Nuestro Río Cenepa

Un ensayo de historia y geografía exclusivo para CARETAS.

Escribe el ex Presidente Fernando Belaunde Terry

El propio Presidente Belaunde se constituyó en "Falso Paquisha" a las 17 horas de haberse tomado la ubicación por el Ejército, y cuando aún seguían las operaciones contra los otros dos puntos de infiltración ecuatoriana. Belaunde retornó esa tarde a Ciro Alegría, base que él construyera en su primer gobierno. Al día siguiente, un helicóptero ecuatoriano intentó bombardear "Falso Paquisha" bajo la cobertura de dos Jaguars de la FAE que violaron nuestro espacio aéreo.

31 de enero de 1981: Belaunde en "Falso Paquisha" con el comandante general del Ejército Rafael Hoyos Rubio y otros dignatarios militares y civiles. Aún se luchaba más arriba en la Cordillera del Cóndor.

EN nuestra larga frontera con el Ecuador, de unos 1,700 Km., solamente falta por demarcar un tramo de la línea de cumbres de la Cordillera del Cóndor, que el fallo del árbitro brasilero, Díaz de Aguiar, señala como límite natural entre los dos países.

El resto de la demarcación, correspondiente en gran parte a selva plana, no es natural sino fruto de los respectivos acuerdos. Si hay un tramo donde es la geografía, la montaña, la que da la inobjetable separación, es precisamente el del Cóndor, donde el Ecuador localiza sus crónicos y periódicos reclamos. La línea de cumbres divide las aguas. Las que van hacia el oeste marcan el territorio ecuatoriano; las que discurren al este, el peruano.
Si se aplicara literalmente el artículo correspondiente del Protocolo, tendríamos que fijar una línea geodésica entre la quebrada de San Francisco y el divortium aquarum entre el Zamora y el Santiago que sí existe, aunque en reducido recorrido, y de allí a la confluencia del Santiago con el Yaupi, tendríamos una larga línea, prescindente de la topografía. Díaz de Aguiar, como lo estipula el Protocolo, adaptó ese límite, a la línea de cumbres, con ventaja en superficie para Ecuador.
Ecuador, en forma indocumentada se ha permitido alegar, una y otra vez, que al acordarse el Protocolo de Rio, en 1942, se ignoraba la existencia del río Cenepa, cuya aparición supuestamente sorpresiva hacía "inejecutable" dicho Protocolo. Pocas veces ha habido tanta irresponsabilidad en un cargo infundado. El dominio del Perú en toda esa región está ampliamente fundamentado por viajeros y exploradores. El Pongo de Manseriche, sin duda el elemento más saltante de toda esa área se estudió por el Perú reiteradamente. Baste recordar la memorable expedición del marino Manuel Melitón Carbajal que, en 1869, fue el primero en recorrer el Pongo en una nave a vapor, la "Napo".
En cuanto al río Cenepa que, según el Ecuador los peruanos "no conocíamos", hay que recordarles que allí, a unos 30 Km. al norte de su desembocadura en el Marañón, está establecida la base militar de Chávez Valdivia, desde años antes del Protocolo de Rio. He visitado esa guarnición que es uno de los asentamientos militares importantes.

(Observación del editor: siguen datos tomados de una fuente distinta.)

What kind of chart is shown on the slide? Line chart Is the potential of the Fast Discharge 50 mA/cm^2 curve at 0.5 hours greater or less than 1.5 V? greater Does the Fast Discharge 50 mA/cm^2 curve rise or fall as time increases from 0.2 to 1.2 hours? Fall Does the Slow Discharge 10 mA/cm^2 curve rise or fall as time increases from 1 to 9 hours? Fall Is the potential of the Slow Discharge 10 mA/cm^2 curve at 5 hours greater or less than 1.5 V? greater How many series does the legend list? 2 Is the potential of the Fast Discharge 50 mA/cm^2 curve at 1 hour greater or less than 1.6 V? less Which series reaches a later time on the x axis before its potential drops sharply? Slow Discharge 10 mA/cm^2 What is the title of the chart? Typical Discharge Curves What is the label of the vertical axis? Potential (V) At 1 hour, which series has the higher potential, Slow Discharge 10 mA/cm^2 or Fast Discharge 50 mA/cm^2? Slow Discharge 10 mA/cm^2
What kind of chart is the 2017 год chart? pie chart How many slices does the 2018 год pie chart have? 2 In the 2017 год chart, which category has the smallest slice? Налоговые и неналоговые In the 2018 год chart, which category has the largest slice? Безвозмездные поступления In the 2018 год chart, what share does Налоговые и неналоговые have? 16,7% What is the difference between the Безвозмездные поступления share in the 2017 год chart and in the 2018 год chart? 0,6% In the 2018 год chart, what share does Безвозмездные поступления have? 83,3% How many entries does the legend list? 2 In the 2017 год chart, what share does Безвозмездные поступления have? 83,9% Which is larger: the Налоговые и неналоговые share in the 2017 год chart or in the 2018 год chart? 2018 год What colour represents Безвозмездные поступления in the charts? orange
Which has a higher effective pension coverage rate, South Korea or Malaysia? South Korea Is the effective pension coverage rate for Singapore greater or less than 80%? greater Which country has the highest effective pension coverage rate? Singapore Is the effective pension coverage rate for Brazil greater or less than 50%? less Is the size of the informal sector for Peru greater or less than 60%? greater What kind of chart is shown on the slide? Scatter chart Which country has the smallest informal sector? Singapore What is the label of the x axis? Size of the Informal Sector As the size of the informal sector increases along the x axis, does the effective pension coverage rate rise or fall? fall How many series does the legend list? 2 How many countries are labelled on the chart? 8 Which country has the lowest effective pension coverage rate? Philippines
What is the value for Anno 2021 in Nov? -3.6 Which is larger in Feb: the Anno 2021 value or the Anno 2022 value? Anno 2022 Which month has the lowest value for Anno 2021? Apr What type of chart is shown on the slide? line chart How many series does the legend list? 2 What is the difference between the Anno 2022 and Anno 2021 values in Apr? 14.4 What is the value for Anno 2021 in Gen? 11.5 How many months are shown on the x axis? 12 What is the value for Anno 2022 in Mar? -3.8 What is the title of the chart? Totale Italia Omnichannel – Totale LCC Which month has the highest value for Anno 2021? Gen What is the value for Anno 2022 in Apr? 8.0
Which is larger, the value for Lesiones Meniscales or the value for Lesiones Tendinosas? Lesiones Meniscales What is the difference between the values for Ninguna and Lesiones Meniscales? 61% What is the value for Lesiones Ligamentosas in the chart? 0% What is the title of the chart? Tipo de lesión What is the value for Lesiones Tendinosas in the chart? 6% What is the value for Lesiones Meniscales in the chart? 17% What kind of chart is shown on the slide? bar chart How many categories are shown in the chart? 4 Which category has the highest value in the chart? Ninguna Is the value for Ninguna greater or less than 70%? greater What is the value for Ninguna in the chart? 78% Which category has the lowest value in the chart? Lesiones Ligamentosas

El Cenepa desciende de la cordillera y la distancia en línea recta entre las cumbres y el Marañón, es de unos 137 Km., más la quebrada, en terreno accidentado, que baja de más de mil metros de altitud, a unos 200 en su empalme con el Marañón, tiene tramos torrentosos que hacen imposible la navegación a lo largo de 200 Km. Otra base importante es la de Jiménez Banda que se encuentra a unos 12 Km. al este de la línea de cumbres y a unos 30, al sur. La presencia militar peruana ocurre tanto en el alto como el bajo Cenepa.
Piensa seguramente el Ecuador, en su intento de establecerse en las nacientes del Cenepa, crear un antecedente que pudiera servirle para reclamar ese río y llegar al Marañón. Infortunadamente para ese país la cuenca del Cenepa y toda la región oriental de la Cordillera del Cóndor, son peruanas. Su desinformación lo lleva a pensar que se trata de un río navegable, cuando en realidad no lo es, sino en pequeña parte.
El reclamo que ha creado alarma en América y el mundo, gracias al hábil manejo publicitario ecuatoriano, carece por completo de fundamento. Es como si el Perú reclamara el río Nangariza, y la auténtica Paquisha, cuyo nombre sirvió para montar el fracasado embuste de 1981.

Febrero de 1995.

Presencia peruana en la zona: Manuel Melitón Carbajal recorrió el Pongo de Manseriche ya en 1869.